Growing up in the south of England, I distinctly remember as a child being delighted at the existence of a very unique part of our landscape, the giant chalk hill drawings that I believed, until recently, had been there for centuries.
In the countryside, a short drive away from us, there are two of the most distinct examples of this, the very ones I remember from my childhood and on a trip out to see them recently I happened to read a little bit of the history of one of them, only to discover that, rather than being the ancient figures I believed them to be, this particular one was created in 1924! Not only that but the story behind its creation was particularly amusing.

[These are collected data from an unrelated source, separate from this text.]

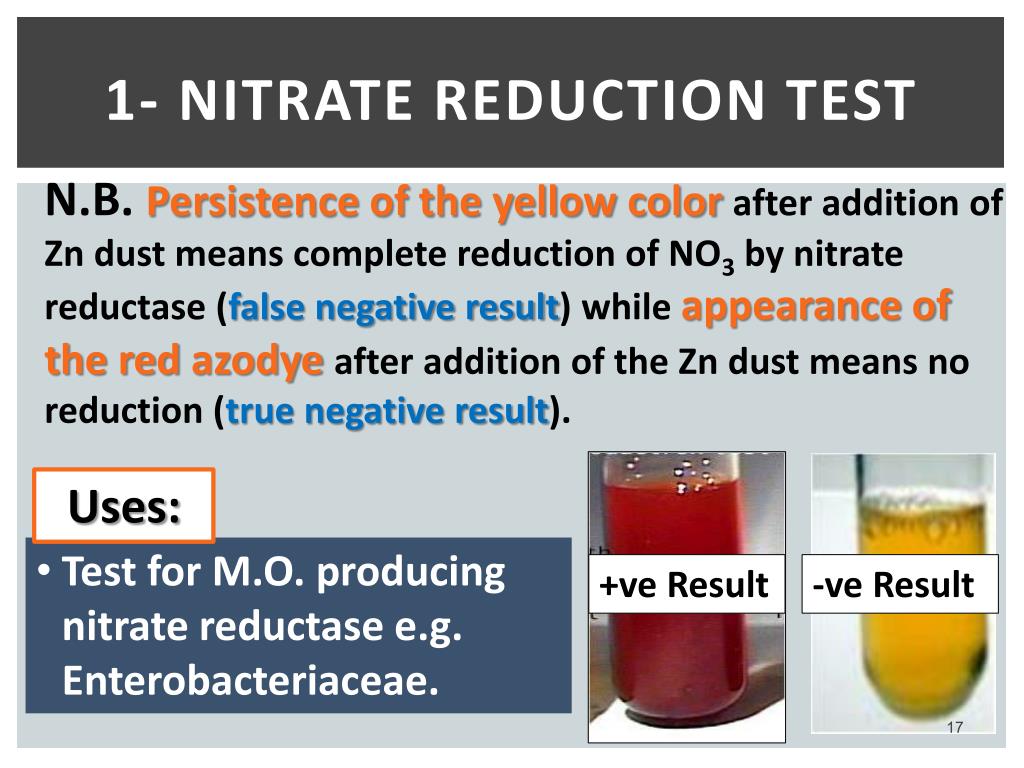 1- NITRATE REDUCTION TEST

N.B. Persistence of the yellow color after addition of Zn dust means complete reduction of $NO_3$ by nitrate reductase (false negative result) while appearance of the red azodye after addition of the Zn dust means no reduction (true negative result).

Uses:

• Test for M.O. producing nitrate reductase e.g. Enterobacteriaceae.

+ve Result

-ve Result

17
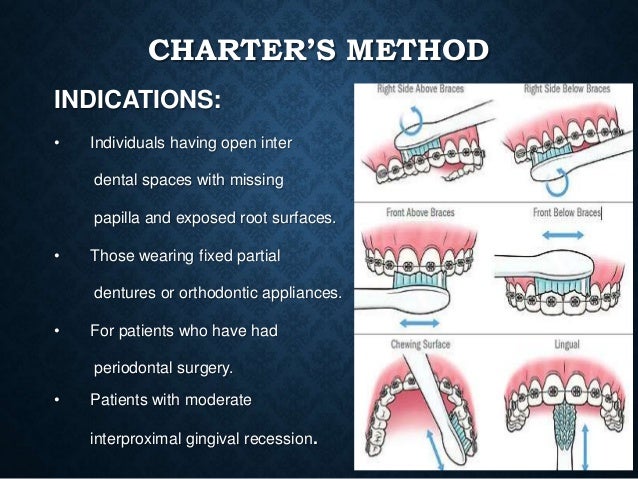 CHARTER'S METHOD

INDICATIONS:

• Individuals having open inter dental spaces with missing papilla and exposed root surfaces.

• Those wearing fixed partial dentures or orthodontic appliances.

• For patients who have had periodontal surgery.

• Patients with moderate interproximal gingival recession.

Right Side Above Braces

Right Side Below Braces

Front Above Braces

Front Below Braces

Chewing Surface

Lingual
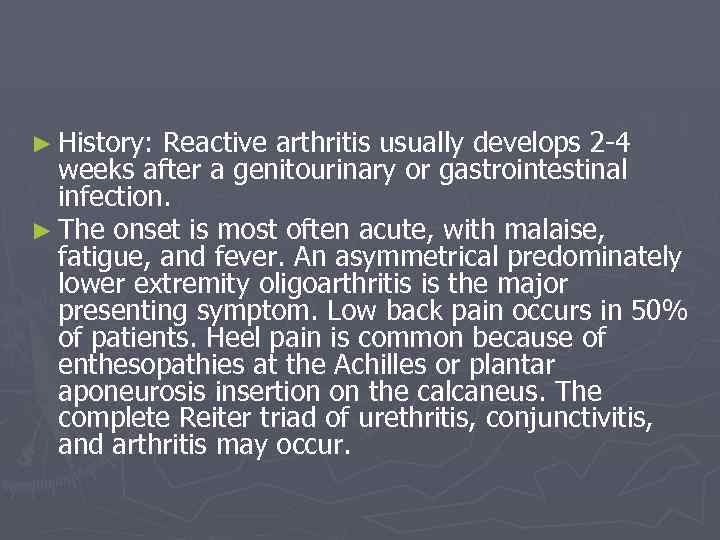 ► History: Reactive arthritis usually develops 2-4 weeks after a genitourinary or gastrointestinal infection.

► The onset is most often acute, with malaise, fatigue, and fever. An asymmetrical predominately lower extremity oligoarthritis is the major presenting symptom. Low back pain occurs in 50% of patients. Heel pain is common because of enthesopathies at the Achilles or plantar aponeurosis insertion on the calcaneus. The complete Reiter triad of urethritis, conjunctivitis, and arthritis may occur.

Whilst Geoglyphs (for this is the ‘proper’ name for large drawings formed from “durable elements of the landscape”) are seen all over the world (famously in Peru), the grass-covered chalk cliffs of the south east of England make this particular landscape perfect for creating the unique relief of our ‘hill figures’, they also, with only a couple of exceptions are always either male figures or horses.
The origins of these curious drawings seem to point to the Celts as the culprits, as pagan worship tends to go hand in hand with nature. Not only that but the Celts believed their gods to be giants and would have portrayed them this way, in fact one of their gods, the horse-goddess Rhiannon is described in Welsh mythology as “a beautiful woman dressed in gold and riding a white horse”.